» Problem to solve: The answer must consist solely of the lines from the opening line of the entries through the line with "St. ohne jede", transcribed exactly and without any pictures.

» Provided data:
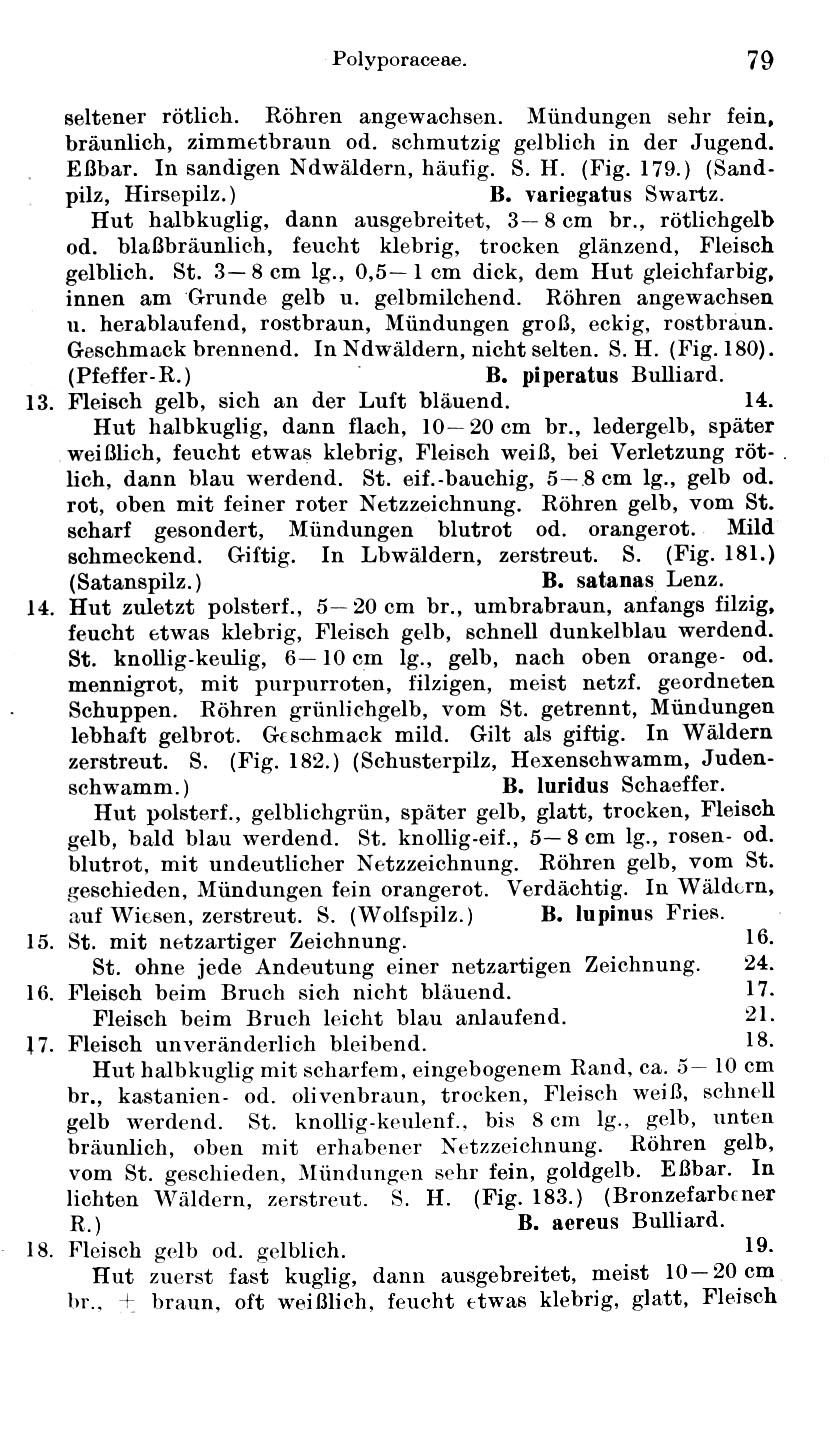 Polyporaceae. 79

seltener rötlich. Röhren angewachsen. Mündungen sehr fein, bräunlich, zimmetbraun od. schmutzig gelblich in der Jugend. Eßbar. In sandigen Ndwäldern, häufig. S. H. (Fig. 179.) (Sandpilz, Hirsepilz.) B. variegatus Swartz.

Hut halbkuglig, dann ausgebreitet, 3—8 cm br., rötlichgelb od. blaßbräunlich, feucht klebrig, trocken glänzend, Fleisch gelblich. St. 3—8 cm lg., 0,5—1 cm dick, dem Hut gleichfarbig, innen am Grunde gelb u. gelbmilchend. Röhren angewachsen u. herablaufend, rostbraun, Mündungen groß, eckig, rostbraun. Geschmack brennend. In Ndwäldern, nicht selten. S. H. (Fig. 180). (Pfeffer-R.) B. piperatus Bulliard.

13. Fleisch gelb, sich an der Luft bläuend. 14.

Hut halbkuglig, dann flach, 10—20 cm br., ledergelb, später weißlich, feucht etwas klebrig, Fleisch weiß, bei Verletzung rötlich, dann blau werdend. St. eif.-bauchig, 5—8 cm lg., gelb od. rot, oben mit feiner roter Netzzeichnung. Röhren gelb, vom St. scharf gesondert, Mündungen blutrot od. orangerot. Mild schmeckend. Giftig. In Lbwäldern, zerstreut. S. (Fig. 181.) (Satanspilz.) B. satanas Lenz.

14. Hut zuletzt polsterf., 5—20 cm br., umbrabraun, anfangs filzig, feucht etwas klebrig, Fleisch gelb, schnell dunkelblau werdend. St. knollig-keulig, 6—10 cm lg., gelb, nach oben orange- od. mennigrot, mit purpurroten, filzigen, meist netzf. geordneten Schuppen. Röhren grünlichgelb, vom St. getrennt, Mündungen lebhaft gelbrot. Geschmack mild. Gilt als giftig. In Wäldern zerstreut. S. (Fig. 182.) (Schusterpilz, Hexenschwamm, Judenschwamm.) B. luridus Schaeffer.

Hut polsterf., gelblichgrün, später gelb, glatt, trocken, Fleisch gelb, bald blau werdend. St. knollig-eif., 5—8 cm lg., rosen- od. blutrot, mit undeutlicher Netzzeichnung. Röhren gelb, vom St. geschieden, Mündungen fein orangerot. Verdächtig. In Wäldern, auf Wiesen, zerstreut. S. (Wolfspilz.) B. lupinus Fries.

15. St. mit netzartiger Zeichnung. 16.

St. ohne jede Andeutung einer netzartigen Zeichnung. 24.

16. Fleisch beim Bruch sich nicht bläuend. 17.

Fleisch beim Bruch leicht blau anlaufend. 21.

17. Fleisch unveränderlich bleibend. 18.

Hut halbkuglig mit scharfem, eingebogenem Rand, ca. 5—10 cm br., kastanien- od. olivenbraun, trocken, Fleisch weiß, schnell gelb werdend. St. knollig-keulenf., bis 8 cm lg., gelb, unten bräunlich, oben mit erhabener Netzzeichnung. Röhren gelb, vom St. geschieden, Mündungen sehr fein, goldgelb. Eßbar. In lichten Wäldern, zerstreut. S. H. (Fig. 183.) (Bronzefarbener R.) B. aereus Bulliard.

18. Fleisch gelb od. gelblich. 19.

Hut zuerst fast kuglig, dann ausgebreitet, meist 10—20 cm br., ± braun, oft weißlich, feucht etwas klebrig, glatt, Fleisch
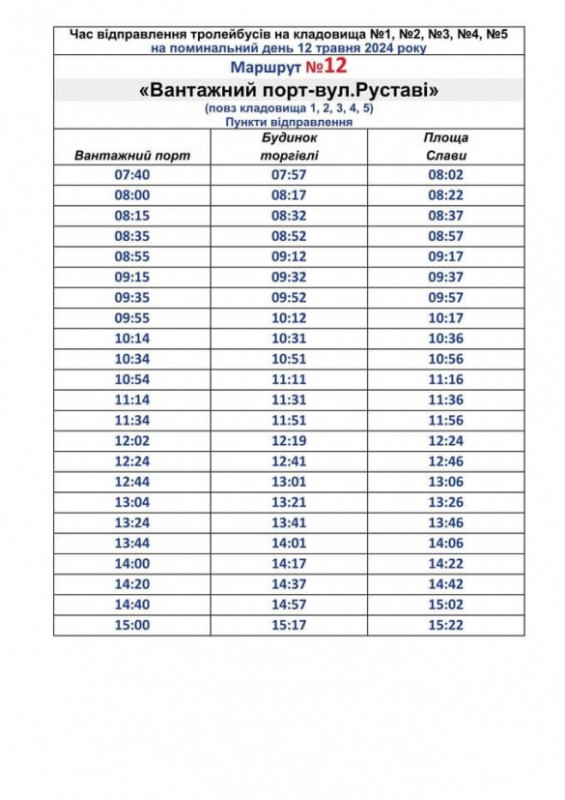 Час відправлення тролейбусів на кладовища №1, №2, №3, №4, №5
на поминальний день 12 травня 2024 року

Маршрут №12

«Вантажний порт-вул.Руставі»

(повз кладовища 1, 2, 3, 4, 5)
Пункти відправлення

| Вантажний порт | Будинок торгівлі | Площа Слави |
|---|---|---|
| 07:40 | 07:57 | 08:02 |
| 08:00 | 08:17 | 08:22 |
| 08:15 | 08:32 | 08:37 |
| 08:35 | 08:52 | 08:57 |
| 08:55 | 09:12 | 09:17 |
| 09:15 | 09:32 | 09:37 |
| 09:35 | 09:52 | 09:57 |
| 09:55 | 10:12 | 10:17 |
| 10:14 | 10:31 | 10:36 |
| 10:34 | 10:51 | 10:56 |
| 10:54 | 11:11 | 11:16 |
| 11:14 | 11:31 | 11:36 |
| 11:34 | 11:51 | 11:56 |
| 12:02 | 12:19 | 12:24 |
| 12:24 | 12:41 | 12:46 |
| 12:44 | 13:01 | 13:06 |
| 13:04 | 13:21 | 13:26 |
| 13:24 | 13:41 | 13:46 |
| 13:44 | 14:01 | 14:06 |
| 14:00 | 14:17 | 14:22 |
| 14:20 | 14:37 | 14:42 |
| 14:40 | 14:57 | 15:02 |
| 15:00 | 15:17 | 15:22 |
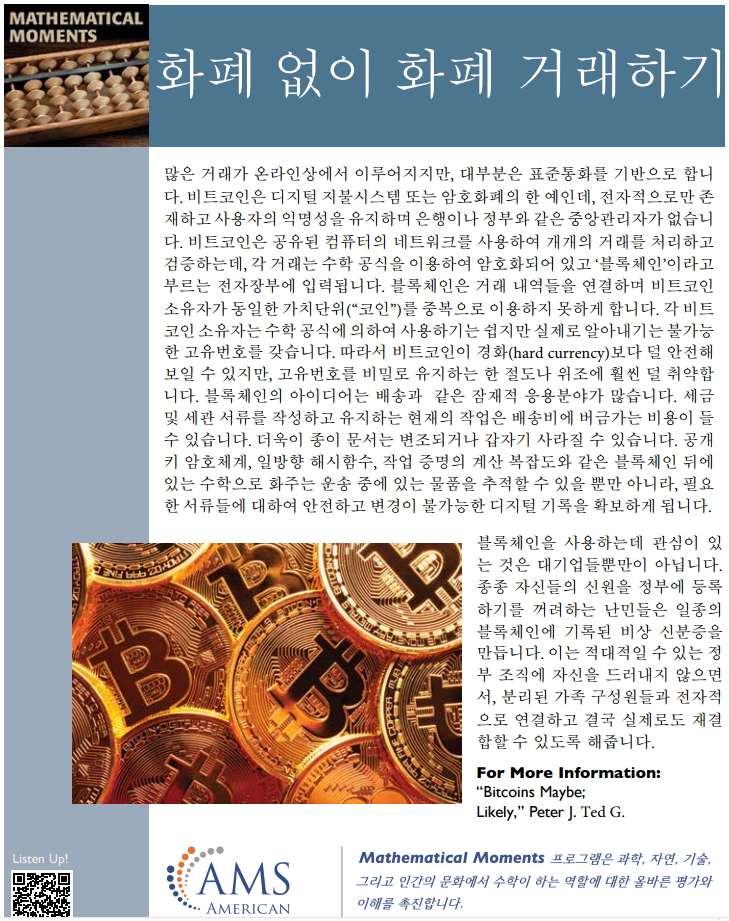 MATHEMATICAL MOMENTS

화폐 없이 화폐 거래하기

많은 거래가 온라인상에서 이루어지지만, 대부분은 표준통화를 기반으로 합니다. 비트코인은 디지털 지불시스템 또는 암호화폐의 한 예인데, 전자적으로만 존재하고 사용자의 익명성을 유지하며 은행이나 정부와 같은 중앙관리자가 없습니다. 비트코인은 공유된 컴퓨터의 네트워크를 사용하여 개개의 거래를 처리하고 검증하는데, 각 거래는 수학 공식을 이용하여 암호화되어 있고 '블록체인'이라고 부르는 전자장부에 입력됩니다. 블록체인은 거래 내역들을 연결하며 비트코인 소유자가 동일한 가치단위("코인")를 중복으로 이용하지 못하게 합니다. 각 비트코인 소유자는 수학 공식에 의하여 사용하기는 쉽지만 실제로 알아내기는 불가능한 고유번호를 갖습니다. 따라서 비트코인이 경화(hard currency)보다 덜 안전해 보일 수 있지만, 고유번호를 비밀로 유지하는 한 절도나 위조에 훨씬 덜 취약합니다. 블록체인의 아이디어는 배송과 같은 잠재적 응용분야가 많습니다. 세금 및 세관 서류를 작성하고 유지하는 현재의 작업은 배송비에 버금가는 비용이 들 수 있습니다. 더욱이 종이 문서는 변조되거나 갑자기 사라질 수 있습니다. 공개키 암호체계, 일방향 해시함수, 작업 증명의 계산 복잡도와 같은 블록체인 뒤에 있는 수학으로 화주는 운송 중에 있는 물품을 추적할 수 있을 뿐만 아니라, 필요한 서류들에 대하여 안전하고 변경이 불가능한 디지털 기록을 확보하게 됩니다.

블록체인을 사용하는데 관심이 있는 것은 대기업들뿐만이 아닙니다. 종종 자신들의 신원을 정부에 등록하기를 꺼려하는 난민들은 일종의 블록체인에 기록된 비상 신분증을 만듭니다. 이는 적대적일 수 있는 정부 조직에 자신을 드러내지 않으면서, 분리된 가족 구성원들과 전자적으로 연결하고 결국 실제로도 재결합할 수 있도록 해줍니다.

For More Information:
"Bitcoins Maybe; Likely," Peter J. Ted G.

Listen Up!

AMS
AMERICAN

Mathematical Moments 프로그램은 과학, 자연, 기술, 그리고 인간의 문화에서 수학이 하는 역할에 대한 올바른 평가와 이해를 촉진합니다.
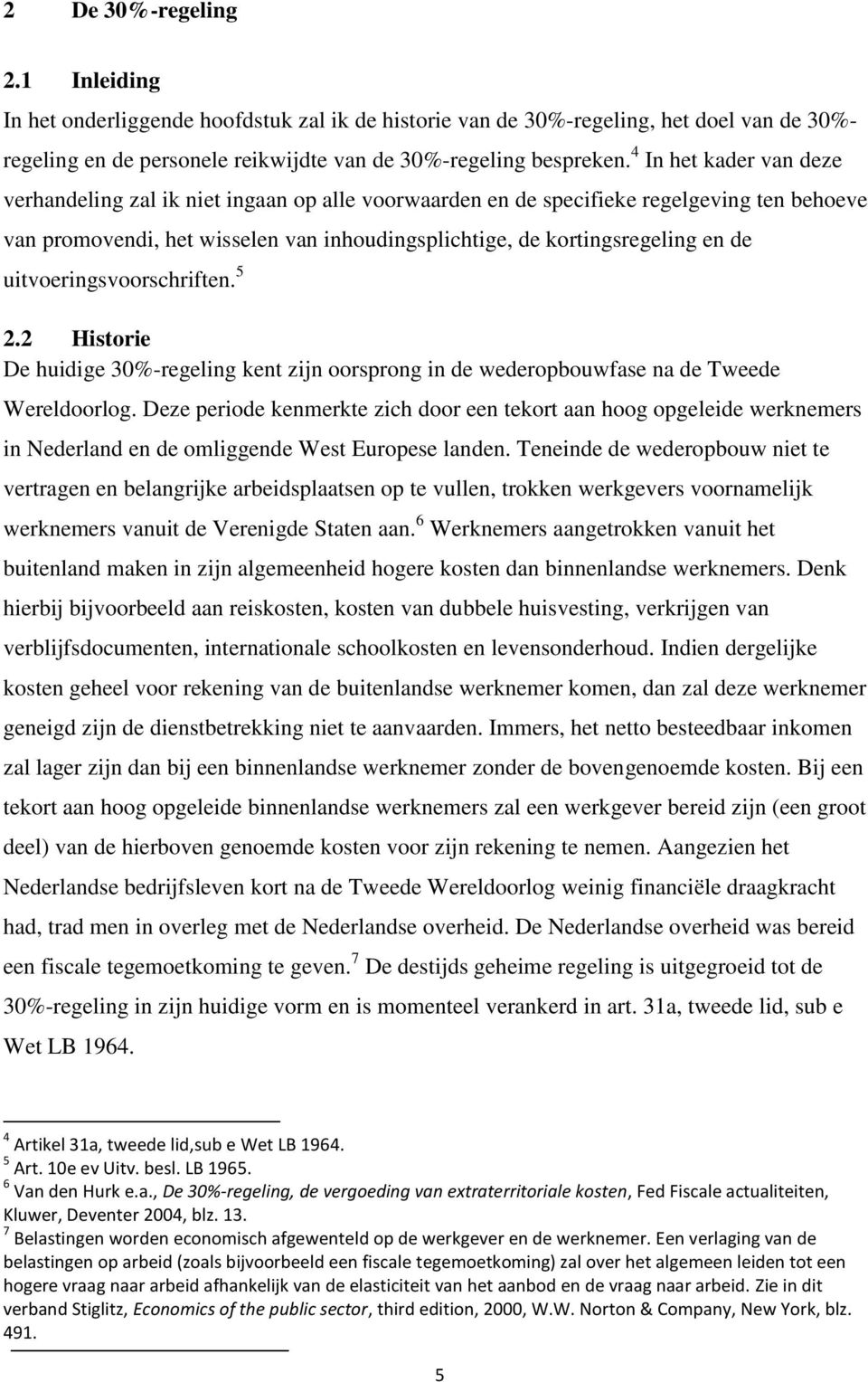 2 De 30%-regeling

2.1 Inleiding

In het onderliggende hoofdstuk zal ik de historie van de 30%-regeling, het doel van de 30%-regeling en de personele reikwijdte van de 30%-regeling bespreken.$^4$ In het kader van deze verhandeling zal ik niet ingaan op alle voorwaarden en de specifieke regelgeving ten behoeve van promovendi, het wisselen van inhoudingsplichtige, de kortingsregeling en de uitvoeringsvoorschriften.$^5$

2.2 Historie

De huidige 30%-regeling kent zijn oorsprong in de wederopbouwfase na de Tweede Wereldoorlog. Deze periode kenmerkte zich door een tekort aan hoog opgeleide werknemers in Nederland en de omliggende West Europese landen. Teneinde de wederopbouw niet te vertragen en belangrijke arbeidsplaatsen op te vullen, trokken werkgevers voornamelijk werknemers vanuit de Verenigde Staten aan.$^6$ Werknemers aangetrokken vanuit het buitenland maken in zijn algemeenheid hogere kosten dan binnenlandse werknemers. Denk hierbij bijvoorbeeld aan reiskosten, kosten van dubbele huisvesting, verkrijgen van verblijfsdocumenten, internationale schoolkosten en levensonderhoud. Indien dergelijke kosten geheel voor rekening van de buitenlandse werknemer komen, dan zal deze werknemer geneigd zijn de dienstbetrekking niet te aanvaarden. Immers, het netto besteedbaar inkomen zal lager zijn dan bij een binnenlandse werknemer zonder de bovengenoemde kosten. Bij een tekort aan hoog opgeleide binnenlandse werknemers zal een werkgever bereid zijn (een groot deel) van de hierboven genoemde kosten voor zijn rekening te nemen. Aangezien het Nederlandse bedrijfsleven kort na de Tweede Wereldoorlog weinig financiële draagkracht had, trad men in overleg met de Nederlandse overheid. De Nederlandse overheid was bereid een fiscale tegemoetkoming te geven.$^7$ De destijds geheime regeling is uitgegroeid tot de 30%-regeling in zijn huidige vorm en is momenteel verankerd in art. 31a, tweede lid, sub e Wet LB 1964.

$^4$ Artikel 31a, tweede lid,sub e Wet LB 1964.
$^5$ Art. 10e ev Uitv. besl. LB 1965.
$^6$ Van den Hurk e.a., De 30%-regeling, de vergoeding van extraterritoriale kosten, Fed Fiscale actualiteiten, Kluwer, Deventer 2004, blz. 13.
$^7$ Belastingen worden economisch afgewenteld op de werkgever en de werknemer. Een verlaging van de belastingen op arbeid (zoals bijvoorbeeld een fiscale tegemoetkoming) zal over het algemeen leiden tot een hogere vraag naar arbeid afhankelijk van de elasticiteit van het aanbod en de vraag naar arbeid. Zie in dit verband Stiglitz, Economics of the public sector, third edition, 2000, W.W. Norton & Company, New York, blz. 491.

5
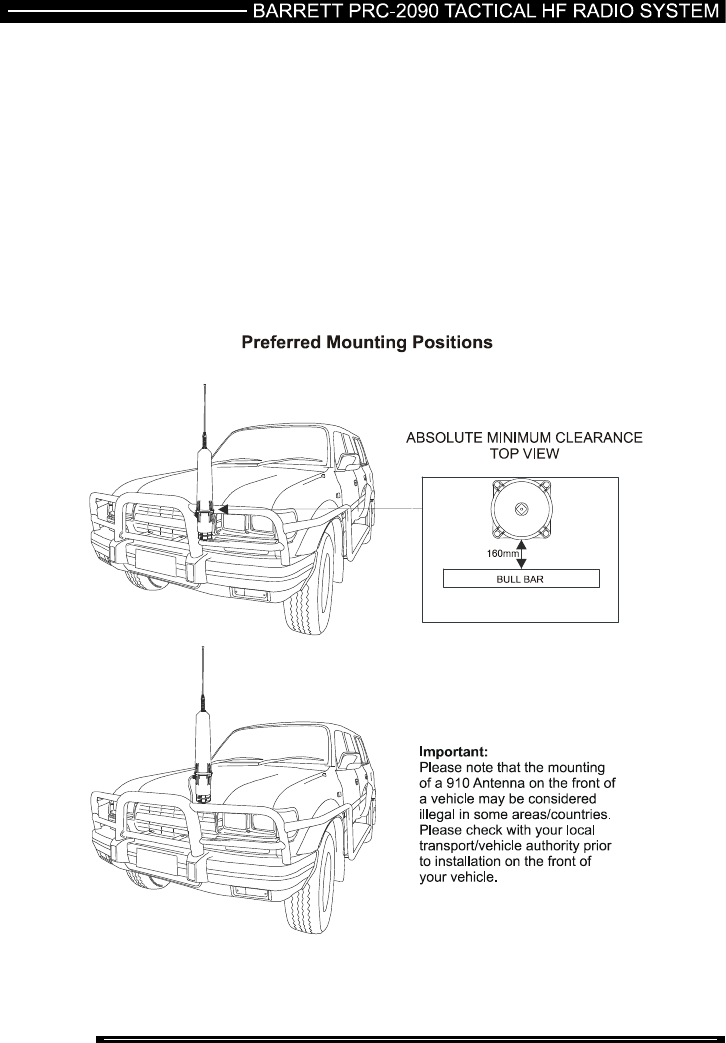 BARRETT PRC-2090 TACTICAL HF RADIO SYSTEM

Preferred Mounting Positions

ABSOLUTE MINIMUM CLEARANCE
TOP VIEW

160mm

BULL BAR

Important:
Please note that the mounting of a 910 Antenna on the front of a vehicle may be considered illegal in some areas/countries. Please check with your local transport/vehicle authority prior to installation on the front of your vehicle.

» Solution for this task:
 Polyporaceae. 79

seltener rötlich. Röhren angewachsen. Mündungen sehr fein, bräunlich, zimmetbraun od. schmutzig gelblich in der Jugend. Eßbar. In sandigen Ndwäldern, häufig. S. H. (Fig. 179.) (Sandpilz, Hirsepilz.) B. variegatus Swartz.

Hut halbkuglig, dann ausgebreitet, 3—8 cm br., rötlichgelb od. blaßbräunlich, feucht klebrig, trocken glänzend, Fleisch gelblich. St. 3—8 cm lg., 0,5—1 cm dick, dem Hut gleichfarbig, innen am Grunde gelb u. gelbmilchend. Röhren angewachsen u. herablaufend, rostbraun, Mündungen groß, eckig, rostbraun. Geschmack brennend. In Ndwäldern, nicht selten. S. H. (Fig. 180). (Pfeffer-R.) B. piperatus Bulliard.

13. Fleisch gelb, sich an der Luft bläuend. 14.

Hut halbkuglig, dann flach, 10—20 cm br., ledergelb, später weißlich, feucht etwas klebrig, Fleisch weiß, bei Verletzung rötlich, dann blau werdend. St. eif.-bauchig, 5—8 cm lg., gelb od. rot, oben mit feiner roter Netzzeichnung. Röhren gelb, vom St. scharf gesondert, Mündungen blutrot od. orangerot. Mild schmeckend. Giftig. In Lbwäldern, zerstreut. S. (Fig. 181.) (Satanspilz.) B. satanas Lenz.

14. Hut zuletzt polsterf., 5—20 cm br., umbrabraun, anfangs filzig, feucht etwas klebrig, Fleisch gelb, schnell dunkelblau werdend. St. knollig-keulig, 6—10 cm lg., gelb, nach oben orange- od. mennigrot, mit purpurroten, filzigen, meist netzf. geordneten Schuppen. Röhren grünlichgelb, vom St. getrennt, Mündungen lebhaft gelbrot. Geschmack mild. Gilt als giftig. In Wäldern zerstreut. S. (Fig. 182.) (Schusterpilz, Hexenschwamm, Judenschwamm.) B. luridus Schaeffer.

Hut polsterf., gelblichgrün, später gelb, glatt, trocken, Fleisch gelb, bald blau werdend. St. knollig-eif., 5—8 cm lg., rosen- od. blutrot, mit undeutlicher Netzzeichnung. Röhren gelb, vom St. geschieden, Mündungen fein orangerot. Verdächtig. In Wäldern, auf Wiesen, zerstreut. S. (Wolfspilz.) B. lupinus Fries.

15. St. mit netzartiger Zeichnung. 16.

St. ohne jede Andeutung einer netzartigen Zeichnung. 24.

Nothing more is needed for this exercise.